Believe it or not, singleness is just as much of a gift from God. Instead of walking through the whole “Jesus and Paul were single” talk, here’s another helpful fact: 100% of your time used for the Lord Jesus is not wasted. Not one single second.
There were days where I would ponder about relationships and waste my time burning with envy against even the closest of my friends and their relationships. Another statistic that I learned was that the opposite was true, 100% of the time that I do not use for the Lord is wasted. Not only did my singleness expose my broken perception of my worth in Jesus, but it revealed my selfish heart. I am thankful for the redemption God is doing in my heart with this area, but I sure do wish I could redeem the time I wasted.
4. Doing Everything Under the Sun (And Not Resting)
Some of the most joyful experiences from college have come through the gateway of campus organizations and volunteer opportunities. These can help the community, but hurt the individual.
I remember the Spring of my sophomore year I was a team leader for a camp, pledge captain for my fraternity, leader of a youth group, and leader on a youth spring break trip. This sounds like a bomb resume, but behind every busy schedule is a soul coping with something deeper.
I realize now that I did some of these things to seek the approval of God and man, forgetting that I already have God’s approval through the work of His Son and man’s approval is a trap. This hectic pace hurt me in the long run, especially with my physical health and as I mentioned earlier with my previous commitments like school. I didn’t get enough rest because I was trying to rest in the false identity of the good deeds that I did.
Instead of making fans, I should have been producing more disciples. Focusing on the few, instead of the many. The great speaker, Billy Graham once said,
“I think one of the first things I would do would be to get a small group of eight or ten or twelve men around me that would meet a few hours a week and pay the price. It would cost them something in time and effort. I would share with them everything I have, over a period of years. Then I would actually have twelve ministers among the laymen who in turn could take eight or ten or twelve more and teach them. I know one or two churches that are doing that, and it is revolutionizing the church. Christ, I think, set the pattern. He spent most of his time with twelve men. He didn’t spend it with a great crowd. In fact, every time he had a great crowd it seems to me that there weren’t too many results. The great results, it seems to me, came in his personal interview and in the time he spent with the twelve.”
The Supremacy of Jesus
As you can see, I am broken. He gave us minds to think and lungs to breathe. We return these gifts with a heart that wants nothing to do with our Creator, that elevates our kingdom over His own. But I am beyond thankful that we serve a God who loves to redeem!
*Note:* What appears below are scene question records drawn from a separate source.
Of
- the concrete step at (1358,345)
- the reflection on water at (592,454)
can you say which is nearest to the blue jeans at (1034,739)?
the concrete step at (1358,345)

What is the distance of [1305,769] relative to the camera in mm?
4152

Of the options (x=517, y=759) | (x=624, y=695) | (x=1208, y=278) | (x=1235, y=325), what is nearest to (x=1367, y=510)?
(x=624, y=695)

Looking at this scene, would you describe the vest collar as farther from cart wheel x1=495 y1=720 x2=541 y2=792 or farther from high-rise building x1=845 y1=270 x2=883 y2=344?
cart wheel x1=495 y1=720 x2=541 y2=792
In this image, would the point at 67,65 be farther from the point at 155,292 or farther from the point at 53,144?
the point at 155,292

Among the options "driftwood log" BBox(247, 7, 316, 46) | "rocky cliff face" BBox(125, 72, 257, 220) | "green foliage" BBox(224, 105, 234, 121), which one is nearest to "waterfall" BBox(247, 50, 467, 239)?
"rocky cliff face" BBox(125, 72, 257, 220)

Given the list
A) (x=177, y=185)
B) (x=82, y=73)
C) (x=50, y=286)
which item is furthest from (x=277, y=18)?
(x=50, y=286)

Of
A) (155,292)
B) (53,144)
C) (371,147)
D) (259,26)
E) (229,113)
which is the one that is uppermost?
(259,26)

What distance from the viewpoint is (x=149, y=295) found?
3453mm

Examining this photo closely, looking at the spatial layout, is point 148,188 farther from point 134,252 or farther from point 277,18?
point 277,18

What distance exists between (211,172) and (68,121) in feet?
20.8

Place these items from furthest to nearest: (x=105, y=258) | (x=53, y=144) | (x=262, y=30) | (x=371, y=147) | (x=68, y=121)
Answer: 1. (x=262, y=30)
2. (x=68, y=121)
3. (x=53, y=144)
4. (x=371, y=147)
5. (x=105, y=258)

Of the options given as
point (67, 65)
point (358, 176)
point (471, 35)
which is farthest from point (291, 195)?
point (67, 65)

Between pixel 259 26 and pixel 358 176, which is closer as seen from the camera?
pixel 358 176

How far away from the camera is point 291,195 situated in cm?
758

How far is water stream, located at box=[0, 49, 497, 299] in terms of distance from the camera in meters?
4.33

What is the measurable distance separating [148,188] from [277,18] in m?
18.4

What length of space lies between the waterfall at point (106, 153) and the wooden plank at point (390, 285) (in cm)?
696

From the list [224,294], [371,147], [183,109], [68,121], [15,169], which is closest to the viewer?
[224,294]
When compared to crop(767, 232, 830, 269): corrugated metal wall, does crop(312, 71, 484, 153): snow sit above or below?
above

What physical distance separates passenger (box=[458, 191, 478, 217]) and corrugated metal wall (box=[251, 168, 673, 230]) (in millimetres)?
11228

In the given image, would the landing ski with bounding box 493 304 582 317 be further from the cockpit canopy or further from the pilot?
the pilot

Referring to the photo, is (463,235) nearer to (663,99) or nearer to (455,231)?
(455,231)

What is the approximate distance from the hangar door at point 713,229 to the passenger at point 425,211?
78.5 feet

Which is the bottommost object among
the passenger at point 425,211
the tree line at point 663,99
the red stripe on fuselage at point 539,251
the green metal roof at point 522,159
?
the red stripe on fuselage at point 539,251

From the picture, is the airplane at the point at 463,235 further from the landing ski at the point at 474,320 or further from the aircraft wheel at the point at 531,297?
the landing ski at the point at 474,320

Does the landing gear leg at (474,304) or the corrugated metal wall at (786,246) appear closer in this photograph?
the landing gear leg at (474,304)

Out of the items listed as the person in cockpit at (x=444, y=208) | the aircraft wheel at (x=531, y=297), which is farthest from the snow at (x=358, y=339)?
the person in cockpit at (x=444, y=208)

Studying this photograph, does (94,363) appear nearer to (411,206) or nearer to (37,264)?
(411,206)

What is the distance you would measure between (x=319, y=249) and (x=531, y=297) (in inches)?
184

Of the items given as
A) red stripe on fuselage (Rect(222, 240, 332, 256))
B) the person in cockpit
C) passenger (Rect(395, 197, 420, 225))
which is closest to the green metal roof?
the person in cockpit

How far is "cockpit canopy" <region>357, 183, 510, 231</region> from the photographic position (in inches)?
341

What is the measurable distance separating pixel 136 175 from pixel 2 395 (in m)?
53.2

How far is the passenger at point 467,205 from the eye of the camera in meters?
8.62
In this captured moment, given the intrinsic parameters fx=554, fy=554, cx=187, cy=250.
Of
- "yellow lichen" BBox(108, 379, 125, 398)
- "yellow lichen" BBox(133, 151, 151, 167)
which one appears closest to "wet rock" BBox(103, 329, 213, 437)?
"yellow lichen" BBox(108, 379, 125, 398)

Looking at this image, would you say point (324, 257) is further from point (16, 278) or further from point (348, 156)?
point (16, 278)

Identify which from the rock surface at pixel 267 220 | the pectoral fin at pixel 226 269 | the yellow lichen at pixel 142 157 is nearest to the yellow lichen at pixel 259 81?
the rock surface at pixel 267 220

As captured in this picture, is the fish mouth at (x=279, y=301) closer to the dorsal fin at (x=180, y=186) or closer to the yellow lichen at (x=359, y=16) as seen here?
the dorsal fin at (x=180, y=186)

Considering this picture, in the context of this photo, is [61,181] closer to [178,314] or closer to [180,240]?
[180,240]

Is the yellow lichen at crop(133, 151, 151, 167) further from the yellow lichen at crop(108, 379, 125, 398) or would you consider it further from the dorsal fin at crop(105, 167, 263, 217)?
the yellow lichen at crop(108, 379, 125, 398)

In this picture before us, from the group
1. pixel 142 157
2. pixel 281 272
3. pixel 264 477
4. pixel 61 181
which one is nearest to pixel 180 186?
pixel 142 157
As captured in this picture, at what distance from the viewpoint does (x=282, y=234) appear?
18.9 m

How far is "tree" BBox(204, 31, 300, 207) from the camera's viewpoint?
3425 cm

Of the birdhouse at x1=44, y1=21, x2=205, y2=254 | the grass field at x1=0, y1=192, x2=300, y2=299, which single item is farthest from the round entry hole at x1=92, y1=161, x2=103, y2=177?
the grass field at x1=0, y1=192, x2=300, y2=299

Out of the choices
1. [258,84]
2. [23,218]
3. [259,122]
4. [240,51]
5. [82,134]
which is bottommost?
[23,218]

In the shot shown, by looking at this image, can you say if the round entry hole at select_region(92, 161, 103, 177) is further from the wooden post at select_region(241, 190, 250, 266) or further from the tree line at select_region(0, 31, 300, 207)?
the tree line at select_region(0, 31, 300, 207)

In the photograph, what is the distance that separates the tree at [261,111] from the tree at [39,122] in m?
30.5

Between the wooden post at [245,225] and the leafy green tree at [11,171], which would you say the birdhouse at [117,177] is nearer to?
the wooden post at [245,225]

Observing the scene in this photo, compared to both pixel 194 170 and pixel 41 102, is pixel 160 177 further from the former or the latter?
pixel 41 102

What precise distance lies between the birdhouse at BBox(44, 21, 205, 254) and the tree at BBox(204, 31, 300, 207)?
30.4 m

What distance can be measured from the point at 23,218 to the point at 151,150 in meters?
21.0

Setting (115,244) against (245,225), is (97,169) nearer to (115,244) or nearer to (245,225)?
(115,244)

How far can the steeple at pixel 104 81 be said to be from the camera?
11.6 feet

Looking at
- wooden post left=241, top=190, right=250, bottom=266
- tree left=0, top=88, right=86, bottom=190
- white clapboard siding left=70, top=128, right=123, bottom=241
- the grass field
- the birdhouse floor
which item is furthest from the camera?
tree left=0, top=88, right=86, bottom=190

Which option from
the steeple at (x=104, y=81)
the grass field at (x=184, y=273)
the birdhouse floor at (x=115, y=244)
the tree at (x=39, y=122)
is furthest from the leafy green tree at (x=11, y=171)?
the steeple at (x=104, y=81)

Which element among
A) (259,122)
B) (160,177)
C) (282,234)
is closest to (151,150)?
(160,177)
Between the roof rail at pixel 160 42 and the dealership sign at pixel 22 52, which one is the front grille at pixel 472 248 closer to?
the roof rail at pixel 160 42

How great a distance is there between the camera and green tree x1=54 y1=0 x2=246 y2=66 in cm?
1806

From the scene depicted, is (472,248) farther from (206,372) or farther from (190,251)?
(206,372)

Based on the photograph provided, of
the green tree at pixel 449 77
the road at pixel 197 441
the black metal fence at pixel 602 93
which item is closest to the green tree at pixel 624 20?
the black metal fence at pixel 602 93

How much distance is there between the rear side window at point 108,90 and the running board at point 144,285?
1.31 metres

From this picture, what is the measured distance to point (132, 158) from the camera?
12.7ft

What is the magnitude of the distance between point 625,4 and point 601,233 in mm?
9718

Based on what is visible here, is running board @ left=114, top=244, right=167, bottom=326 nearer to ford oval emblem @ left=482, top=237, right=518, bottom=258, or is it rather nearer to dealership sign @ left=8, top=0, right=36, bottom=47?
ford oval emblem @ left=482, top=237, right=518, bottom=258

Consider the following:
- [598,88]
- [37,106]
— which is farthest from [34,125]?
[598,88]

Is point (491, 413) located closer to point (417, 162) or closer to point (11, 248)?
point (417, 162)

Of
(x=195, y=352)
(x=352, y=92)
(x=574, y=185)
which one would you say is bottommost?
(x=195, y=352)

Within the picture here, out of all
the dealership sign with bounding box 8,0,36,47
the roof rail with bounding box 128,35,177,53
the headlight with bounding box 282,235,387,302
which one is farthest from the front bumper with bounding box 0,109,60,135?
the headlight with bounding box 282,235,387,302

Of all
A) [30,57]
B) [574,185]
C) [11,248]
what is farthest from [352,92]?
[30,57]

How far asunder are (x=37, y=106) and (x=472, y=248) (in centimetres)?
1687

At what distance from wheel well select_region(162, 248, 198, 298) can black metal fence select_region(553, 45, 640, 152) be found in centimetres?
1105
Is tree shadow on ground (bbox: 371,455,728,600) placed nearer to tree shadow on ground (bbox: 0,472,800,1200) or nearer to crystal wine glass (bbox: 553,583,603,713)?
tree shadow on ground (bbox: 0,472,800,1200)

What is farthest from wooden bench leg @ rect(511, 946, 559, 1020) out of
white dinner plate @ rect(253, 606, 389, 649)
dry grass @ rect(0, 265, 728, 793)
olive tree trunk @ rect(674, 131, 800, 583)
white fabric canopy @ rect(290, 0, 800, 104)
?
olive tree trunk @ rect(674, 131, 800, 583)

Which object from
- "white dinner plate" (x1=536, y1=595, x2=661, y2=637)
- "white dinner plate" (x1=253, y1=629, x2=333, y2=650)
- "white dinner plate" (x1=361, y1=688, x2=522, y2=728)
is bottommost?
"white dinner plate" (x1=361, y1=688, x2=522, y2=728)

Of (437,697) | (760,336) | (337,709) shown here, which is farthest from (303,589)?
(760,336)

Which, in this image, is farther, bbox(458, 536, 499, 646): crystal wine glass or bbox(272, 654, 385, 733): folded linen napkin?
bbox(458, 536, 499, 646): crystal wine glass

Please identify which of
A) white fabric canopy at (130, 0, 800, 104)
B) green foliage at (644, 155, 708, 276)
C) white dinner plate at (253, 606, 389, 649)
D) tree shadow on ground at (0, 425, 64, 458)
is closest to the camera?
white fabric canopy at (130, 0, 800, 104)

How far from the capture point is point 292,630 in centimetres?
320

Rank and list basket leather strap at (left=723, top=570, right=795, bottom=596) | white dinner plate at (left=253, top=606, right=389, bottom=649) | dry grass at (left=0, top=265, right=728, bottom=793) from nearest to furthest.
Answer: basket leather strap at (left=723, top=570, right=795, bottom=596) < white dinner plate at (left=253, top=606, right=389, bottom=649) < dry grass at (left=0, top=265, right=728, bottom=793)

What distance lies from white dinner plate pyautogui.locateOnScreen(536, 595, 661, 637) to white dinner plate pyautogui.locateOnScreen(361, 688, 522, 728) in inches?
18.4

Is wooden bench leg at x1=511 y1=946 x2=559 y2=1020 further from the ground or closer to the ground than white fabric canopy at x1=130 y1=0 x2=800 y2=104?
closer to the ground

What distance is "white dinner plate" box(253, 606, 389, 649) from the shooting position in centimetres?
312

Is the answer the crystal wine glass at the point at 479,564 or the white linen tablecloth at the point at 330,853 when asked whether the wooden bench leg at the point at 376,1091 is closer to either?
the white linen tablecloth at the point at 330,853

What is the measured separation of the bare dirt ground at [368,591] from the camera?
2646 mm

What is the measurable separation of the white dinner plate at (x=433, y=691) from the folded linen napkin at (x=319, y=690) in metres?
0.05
In Romans 5:8, Paul tells us that “God shows His love for us in that while we were still sinners, Christ died for us” and in Colossians 1:20 saying that “and through Him to reconcile to Himself all things, whether on earth or in heaven, making peace by the blood of His cross.” We see that Jesus is in the field of restoring broken things and making them new (2 Corinthians 5:17).
Though I wish that I could have done more with my time in college, it’s evident that the Lord has placed me where I’m at for a reason. I am now equipped to love my roommates better, do excellent work, be confident in my identity, and rest in the Lord even more than before! Please do yourself a favor and learn from my mistakes, and don’t waste a second of your college career!